BEGIN Selected passage

- Title: Third Bobover Rebbe

Personal life
- Born: 1908 Poland
- Died: August 2, 2000 (aged 92)
- Buried: Floral Park Cemetery, Deans, New Jersey
- Parent: Ben Zion Halberstam (father);
- Dynasty: Bobov

Religious life
- Religion: Judaism

Jewish leader
- Predecessor: Ben Zion Halberstam
- Successor: Naftali Halberstam
- Main work: Divrei Shlomo
- Dynasty: Bobov

= Shlomo Halberstam (third Bobover rebbe) =

American rabbi (1907–2000)

Rabbi Shlomo Halberstam (1908 — August 2, 2000) (רבי שלמה הלברשטאם), was the third Rebbe of Bobov. He re-established the Bobov Hasidic dynasty in the United States after World War II.

END Selected passage
BEGIN Working data

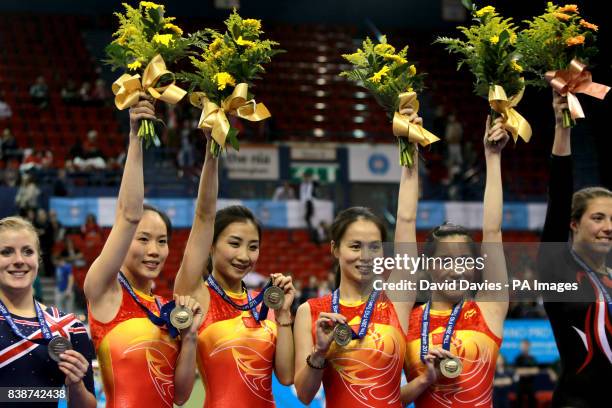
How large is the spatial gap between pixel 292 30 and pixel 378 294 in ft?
48.8

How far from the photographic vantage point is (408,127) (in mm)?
3607

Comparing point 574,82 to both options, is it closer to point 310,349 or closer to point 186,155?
point 310,349

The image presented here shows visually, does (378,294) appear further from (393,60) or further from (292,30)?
(292,30)

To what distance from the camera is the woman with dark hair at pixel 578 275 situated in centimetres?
342

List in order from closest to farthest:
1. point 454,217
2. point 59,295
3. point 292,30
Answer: point 59,295
point 454,217
point 292,30

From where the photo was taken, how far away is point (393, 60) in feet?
12.1

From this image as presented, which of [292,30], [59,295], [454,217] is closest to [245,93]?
[59,295]

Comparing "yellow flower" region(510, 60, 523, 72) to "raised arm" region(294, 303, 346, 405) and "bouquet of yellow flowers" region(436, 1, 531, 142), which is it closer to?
"bouquet of yellow flowers" region(436, 1, 531, 142)

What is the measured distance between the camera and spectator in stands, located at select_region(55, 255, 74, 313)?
33.6ft

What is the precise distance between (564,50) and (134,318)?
1918 millimetres

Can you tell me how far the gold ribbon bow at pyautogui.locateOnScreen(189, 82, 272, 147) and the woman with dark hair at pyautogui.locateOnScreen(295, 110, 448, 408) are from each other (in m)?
0.55

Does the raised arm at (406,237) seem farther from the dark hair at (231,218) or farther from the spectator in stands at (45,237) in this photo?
the spectator in stands at (45,237)

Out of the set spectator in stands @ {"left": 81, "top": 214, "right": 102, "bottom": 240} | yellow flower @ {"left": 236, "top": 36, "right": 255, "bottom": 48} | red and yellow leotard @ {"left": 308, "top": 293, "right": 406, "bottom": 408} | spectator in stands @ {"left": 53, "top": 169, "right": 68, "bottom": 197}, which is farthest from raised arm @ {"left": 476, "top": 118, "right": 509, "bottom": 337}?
spectator in stands @ {"left": 53, "top": 169, "right": 68, "bottom": 197}

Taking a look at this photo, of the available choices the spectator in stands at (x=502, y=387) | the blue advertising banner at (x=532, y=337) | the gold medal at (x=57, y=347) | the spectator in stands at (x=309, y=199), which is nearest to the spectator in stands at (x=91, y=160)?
the spectator in stands at (x=309, y=199)
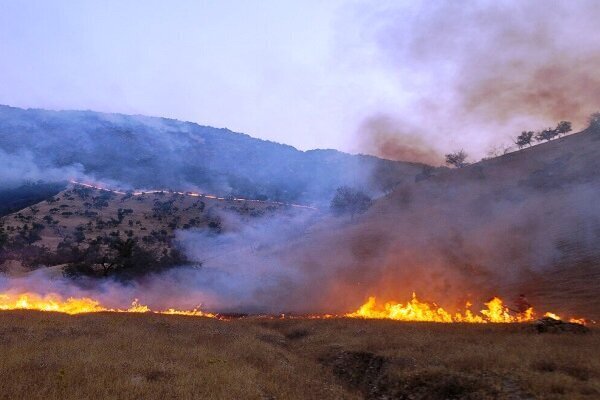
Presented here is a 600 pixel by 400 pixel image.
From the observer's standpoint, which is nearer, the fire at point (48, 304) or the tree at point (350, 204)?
the fire at point (48, 304)

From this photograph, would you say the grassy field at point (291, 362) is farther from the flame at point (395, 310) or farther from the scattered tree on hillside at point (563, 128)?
the scattered tree on hillside at point (563, 128)

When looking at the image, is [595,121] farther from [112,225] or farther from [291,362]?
[112,225]

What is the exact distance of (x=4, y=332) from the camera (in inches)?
588

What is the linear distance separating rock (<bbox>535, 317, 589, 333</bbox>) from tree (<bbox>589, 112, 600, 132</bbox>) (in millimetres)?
47174

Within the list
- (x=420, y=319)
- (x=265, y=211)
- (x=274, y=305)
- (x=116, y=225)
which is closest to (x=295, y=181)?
(x=265, y=211)

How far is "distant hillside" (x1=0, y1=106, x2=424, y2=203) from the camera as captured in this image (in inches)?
3634

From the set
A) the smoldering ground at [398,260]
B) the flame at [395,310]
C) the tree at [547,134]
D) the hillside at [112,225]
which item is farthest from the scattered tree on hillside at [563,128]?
the flame at [395,310]

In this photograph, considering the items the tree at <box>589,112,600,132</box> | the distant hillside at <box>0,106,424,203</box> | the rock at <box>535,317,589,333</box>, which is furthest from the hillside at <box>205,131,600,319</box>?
the distant hillside at <box>0,106,424,203</box>

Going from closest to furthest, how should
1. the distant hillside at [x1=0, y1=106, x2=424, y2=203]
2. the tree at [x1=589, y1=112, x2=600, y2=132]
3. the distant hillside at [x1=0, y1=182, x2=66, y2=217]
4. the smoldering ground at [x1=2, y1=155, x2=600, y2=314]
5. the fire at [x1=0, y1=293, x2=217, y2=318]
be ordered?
the fire at [x1=0, y1=293, x2=217, y2=318] < the distant hillside at [x1=0, y1=182, x2=66, y2=217] < the smoldering ground at [x1=2, y1=155, x2=600, y2=314] < the tree at [x1=589, y1=112, x2=600, y2=132] < the distant hillside at [x1=0, y1=106, x2=424, y2=203]

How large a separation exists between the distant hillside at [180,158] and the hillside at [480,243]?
3770 centimetres

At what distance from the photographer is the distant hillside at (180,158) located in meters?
92.3

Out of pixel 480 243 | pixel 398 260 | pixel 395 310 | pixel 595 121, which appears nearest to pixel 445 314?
pixel 395 310

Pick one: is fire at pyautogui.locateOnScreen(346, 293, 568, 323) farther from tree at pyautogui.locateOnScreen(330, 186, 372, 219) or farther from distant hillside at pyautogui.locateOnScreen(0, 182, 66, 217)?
tree at pyautogui.locateOnScreen(330, 186, 372, 219)

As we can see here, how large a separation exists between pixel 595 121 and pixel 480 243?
3225 centimetres
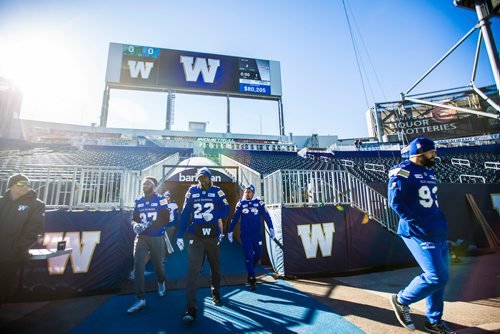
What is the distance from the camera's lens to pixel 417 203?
2779mm

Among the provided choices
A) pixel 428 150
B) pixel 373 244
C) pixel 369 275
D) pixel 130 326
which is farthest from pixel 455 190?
pixel 130 326

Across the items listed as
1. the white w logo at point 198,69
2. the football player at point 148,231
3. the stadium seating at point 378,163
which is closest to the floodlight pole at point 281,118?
the stadium seating at point 378,163

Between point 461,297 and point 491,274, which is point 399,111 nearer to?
point 491,274

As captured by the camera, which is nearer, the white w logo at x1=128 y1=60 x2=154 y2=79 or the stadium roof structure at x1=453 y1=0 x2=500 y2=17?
the stadium roof structure at x1=453 y1=0 x2=500 y2=17

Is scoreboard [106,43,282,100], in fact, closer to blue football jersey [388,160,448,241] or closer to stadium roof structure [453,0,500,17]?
stadium roof structure [453,0,500,17]

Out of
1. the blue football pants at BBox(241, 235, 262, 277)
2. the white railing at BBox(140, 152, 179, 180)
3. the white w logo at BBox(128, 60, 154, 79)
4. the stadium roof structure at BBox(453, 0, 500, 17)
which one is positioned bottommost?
the blue football pants at BBox(241, 235, 262, 277)

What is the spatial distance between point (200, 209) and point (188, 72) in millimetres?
25546

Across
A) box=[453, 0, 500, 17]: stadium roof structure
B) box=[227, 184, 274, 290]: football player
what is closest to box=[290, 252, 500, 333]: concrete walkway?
box=[227, 184, 274, 290]: football player

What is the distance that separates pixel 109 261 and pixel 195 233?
2.61m

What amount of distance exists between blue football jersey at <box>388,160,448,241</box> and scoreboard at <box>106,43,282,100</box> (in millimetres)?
25385

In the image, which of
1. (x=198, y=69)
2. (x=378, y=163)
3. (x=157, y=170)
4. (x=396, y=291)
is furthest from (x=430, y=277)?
(x=198, y=69)

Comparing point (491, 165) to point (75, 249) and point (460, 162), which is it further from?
point (75, 249)

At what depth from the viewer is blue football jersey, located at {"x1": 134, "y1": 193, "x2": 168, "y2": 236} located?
13.2 feet

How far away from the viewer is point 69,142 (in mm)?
22547
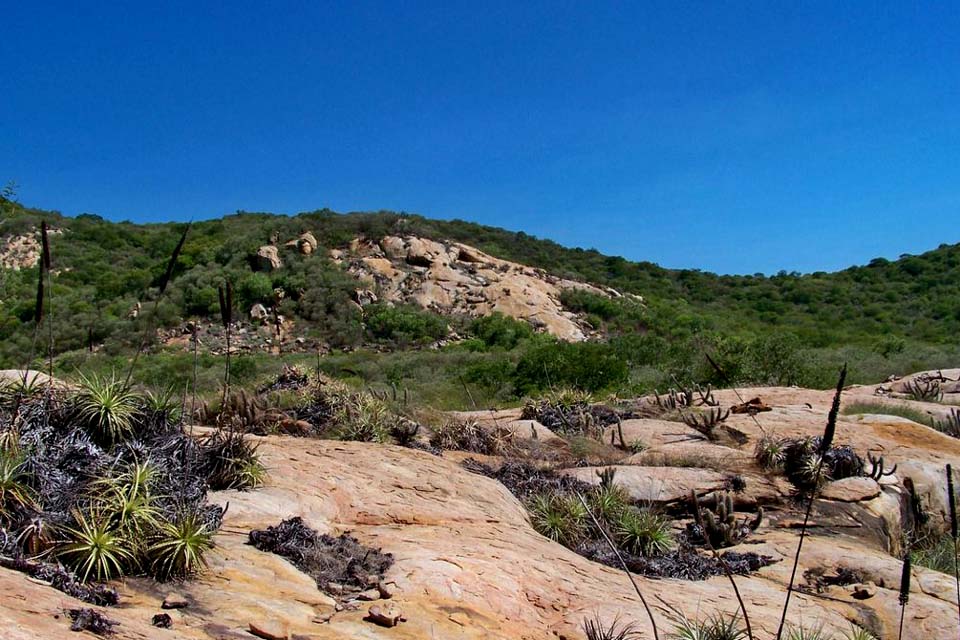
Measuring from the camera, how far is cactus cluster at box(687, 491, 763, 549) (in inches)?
348

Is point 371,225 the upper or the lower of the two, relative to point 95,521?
upper

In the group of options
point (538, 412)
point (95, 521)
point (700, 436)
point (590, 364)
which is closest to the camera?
point (95, 521)

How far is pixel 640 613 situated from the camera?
5867mm

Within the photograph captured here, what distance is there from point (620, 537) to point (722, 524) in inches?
58.1

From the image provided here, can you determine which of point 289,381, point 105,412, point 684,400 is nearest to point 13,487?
point 105,412

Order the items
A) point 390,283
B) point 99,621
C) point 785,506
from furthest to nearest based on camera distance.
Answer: point 390,283
point 785,506
point 99,621

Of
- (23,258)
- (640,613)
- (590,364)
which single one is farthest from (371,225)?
(640,613)

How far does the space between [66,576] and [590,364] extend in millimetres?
18580

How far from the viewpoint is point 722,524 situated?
9.00m

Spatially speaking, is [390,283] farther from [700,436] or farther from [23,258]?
[700,436]

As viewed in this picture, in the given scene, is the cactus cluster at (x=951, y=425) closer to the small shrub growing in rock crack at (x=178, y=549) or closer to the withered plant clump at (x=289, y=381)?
the withered plant clump at (x=289, y=381)

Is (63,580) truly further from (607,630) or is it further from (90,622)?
(607,630)

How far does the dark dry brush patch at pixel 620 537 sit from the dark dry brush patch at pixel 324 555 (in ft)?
8.97

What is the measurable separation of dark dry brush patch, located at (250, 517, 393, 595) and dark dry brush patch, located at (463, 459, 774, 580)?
2.73 m
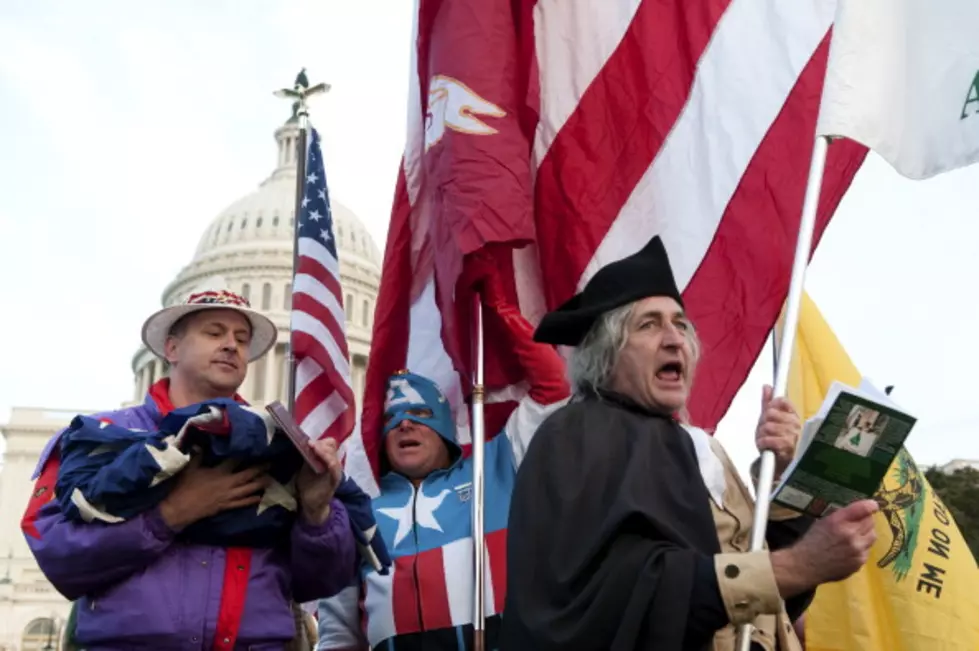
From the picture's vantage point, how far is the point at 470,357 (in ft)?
15.9

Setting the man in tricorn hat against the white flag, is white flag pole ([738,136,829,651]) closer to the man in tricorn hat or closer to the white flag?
the man in tricorn hat

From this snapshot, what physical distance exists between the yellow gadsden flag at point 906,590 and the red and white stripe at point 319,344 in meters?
3.16

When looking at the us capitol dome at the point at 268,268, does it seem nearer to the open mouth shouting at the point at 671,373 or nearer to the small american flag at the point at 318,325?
the small american flag at the point at 318,325

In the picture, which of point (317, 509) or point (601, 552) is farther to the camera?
point (317, 509)

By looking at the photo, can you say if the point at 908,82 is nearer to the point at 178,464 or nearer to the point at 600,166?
the point at 600,166

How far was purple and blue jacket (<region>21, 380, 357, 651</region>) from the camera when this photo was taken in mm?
3305

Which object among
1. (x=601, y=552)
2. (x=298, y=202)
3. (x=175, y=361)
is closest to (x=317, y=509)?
(x=175, y=361)

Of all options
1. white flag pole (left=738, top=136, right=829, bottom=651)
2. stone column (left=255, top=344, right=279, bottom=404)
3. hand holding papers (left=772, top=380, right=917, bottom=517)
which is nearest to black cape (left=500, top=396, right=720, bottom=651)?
white flag pole (left=738, top=136, right=829, bottom=651)

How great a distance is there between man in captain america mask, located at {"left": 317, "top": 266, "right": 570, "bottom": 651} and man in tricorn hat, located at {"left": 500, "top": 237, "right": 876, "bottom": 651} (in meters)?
1.38

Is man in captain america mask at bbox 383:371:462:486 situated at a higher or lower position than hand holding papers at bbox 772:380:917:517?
higher

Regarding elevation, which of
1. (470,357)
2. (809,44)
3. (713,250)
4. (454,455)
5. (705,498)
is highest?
(809,44)

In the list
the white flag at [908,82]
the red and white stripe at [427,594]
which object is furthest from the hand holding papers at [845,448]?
the red and white stripe at [427,594]

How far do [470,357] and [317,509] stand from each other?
1488mm

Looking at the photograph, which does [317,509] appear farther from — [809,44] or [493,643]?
[809,44]
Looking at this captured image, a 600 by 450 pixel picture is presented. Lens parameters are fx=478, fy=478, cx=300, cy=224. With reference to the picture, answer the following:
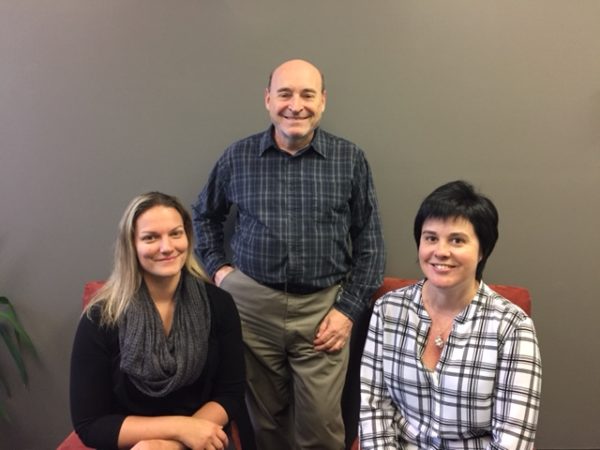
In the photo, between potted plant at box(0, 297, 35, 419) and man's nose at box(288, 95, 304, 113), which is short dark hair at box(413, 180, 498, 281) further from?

END Working data

## [Written task 1]
Answer these questions from the Shlomo Halberstam page:
(a) Where is he buried?
(b) Who succeeded him as leader?
(c) In which country did he re-establish the Bobov Hasidic dynasty after World War II?
## [Written task 2]
Reproduce the records word for word, beginning at the line that contains "How great a" and continuing through the end of the records. Leave out the pictures.

## [Worked solution 1]
(a) Floral Park Cemetery, Deans, New Jersey
(b) Naftali Halberstam
(c) The United States

## [Worked solution 2]
How great a distance is there between man in captain america mask, located at {"left": 317, "top": 266, "right": 570, "bottom": 651} and man in tricorn hat, located at {"left": 500, "top": 237, "right": 876, "bottom": 651} (in meters)?
1.38

Is man in captain america mask at bbox 383:371:462:486 situated at a higher or lower position than hand holding papers at bbox 772:380:917:517?
higher

Regarding elevation, which of
1. (470,357)
2. (809,44)
3. (713,250)
4. (454,455)
5. (705,498)
is highest?
(809,44)

In the list
the white flag at [908,82]
the red and white stripe at [427,594]
which object is furthest from the hand holding papers at [845,448]?
the red and white stripe at [427,594]

How far do [470,357] and [317,509] stand from each other?
1488mm

Looking at the photograph, which does [317,509] appear farther from — [809,44] or [493,643]?
[809,44]
Looking at this captured image, a 600 by 450 pixel picture is presented. Lens parameters are fx=478, fy=478, cx=300, cy=224. With reference to the picture, answer the following:
In the photo, between potted plant at box(0, 297, 35, 419) and man's nose at box(288, 95, 304, 113), which is short dark hair at box(413, 180, 498, 281) further from?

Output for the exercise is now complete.